The nice and rather effective way for finding fresh ideas is brainstorming. And a rule here is that in the toss-up-ideas phase no idea is to be trampled down, and definitely not the one who uttered it.
Therefore, let us hold our horses before labelling as stupidity what the IRL chairman Margus Tsahkna said on Saturday: «Do we have guts enough, as a party, without falling into refugee panic to hoist as one grand goal the raising the numbers of those considering themselves Estonians to two million in the world? Yes, you heard it right – two million people!»
Acknowledging the shrinking and adapting to the shrinking is a way of thought providing basis to a whole list of reforms in Estonia. Broadly: if taxpayer ranks are thinning, we cannot employ as many officials as before – things need to be dome more efficiently and/or some things we are accustomed to must be given up. At that, giving things up may be and often are pretty painful.

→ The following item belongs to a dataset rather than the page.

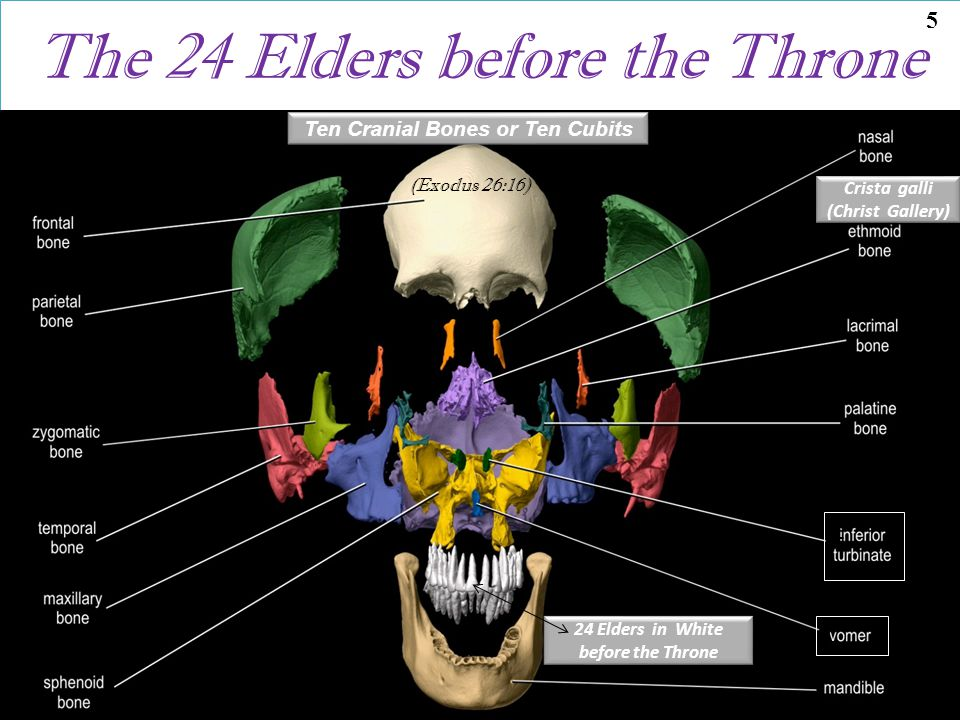 The 24 Elders before the Throne Crista galli (Christ Gallery) Ten Cranial Bones or Ten Cubits 24 Elders in White before the Throne 24 Elders in White before the Throne (Exodus 26:16) frontal bone L L 5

Meanwhile, shrinking is not what stirs people up or gets them hop on board. Rarely can shrinking be called a strategic goal. At best, this is reconciling to what has been proclaimed to be inevitable, and acting accordingly. If, to the backdrop of that, somebody says he wants to apply all his powers to grow, it makes sense to at least hear him out and ask what exactly he intends to do to that purpose.